Dominion's offshore wind pilot off the coast of Virginia is the only U.S. wind farm currently operating in federal waters, and the company is looking to leverage that Bureau of Ocean Energy Management (BOEM) permitting experience as it pursues its goal of expanding offshore wind energy. The utility sees the potential for up to $17 billion of investment in offshore wind by 2035.
"The [BOEM] leadership and the administration clearly thinks offshore wind is good economically and to meet carbon goals," Blue said on the earnings call.
Dominion also sees the opportunity to invest up to $20 billion over the long term in solar, and up to $7 billion in energy storage. The Virginia Clean Economy Act requires the utility to procure a combined 16 GW of solar and onshore wind by the end of 2035.
Other investments foreseen by Dominion include up to $15 billion in electric grid transformation, up to $4 billion in extending life of existing nuclear assets and up to $9 billion in modernizing gas distribution and renewable natural gas.
Dominion has sought to be an early adopter of blending hydrogen and renewable natural gas into its gas distribution business, according to Diane Leopold, the chief operating office.
"We see a combination of moving forward with continued pilots and testings of hydrogen blending throughout our [gas distribution] system," Leopold said during the call.
Analysts on Tuesday's call asked if the financial burden of these investments might be lessened for the utility by the proposed tax benefits in Biden administration's infrastructure plan, such as the potential for an energy storage tax credit.
While it's too early to tell, Blue claimed Dominion is "very well positioned" to decarbonize reliably and affordably.
The state's regulatory activity has presented a "somewhat weaker [investment opportunity] in terms of its treatment of utilities, but we believe it remains a constructive environment," Edward Jones wrote in its Dominion ratings note on Tuesday.

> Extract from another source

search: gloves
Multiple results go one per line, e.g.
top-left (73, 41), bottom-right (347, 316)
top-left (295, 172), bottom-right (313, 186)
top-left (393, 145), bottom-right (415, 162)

Democrats, who won control of the state legislature in 2019, have advanced a variety of bills that the utility has opposed. In addition, state regulators are putting more pressure on utilities nationwide regarding their spending due to the economic pressures of the pandemic and concerns about grid reliability, according to Edward Jones analyst Mike Doyle.
"There may be a bit more of a firm regulatory environment across the nation," particularly "in the states where you have had historically solid regulatory environments," Doyle said, referencing Virginia and South Carolina, another region served by an electric utility owned by Dominion.
Local news coverage has described the upcoming triennial review proceeding, which will cover four years instead of three for Dominion, as "the one everyone has been waiting for," to determine if the largest utility in the state has been charging customers reasonable base rates.
Customers could receive compensation for overpaying the utility in the event that the Virginia State Corporation Commission deems the base rate has been too high.
Dominion's triennial review filing reflects over $300 million of capital investment in renewable energy and grid transformation projects between 2017 and 2020 which the utility believes would meet eligibility criteria for reinvestment credits for customers.
"We're delivering increasingly clean energy while protecting reliability and safeguarding affordability," Blue said.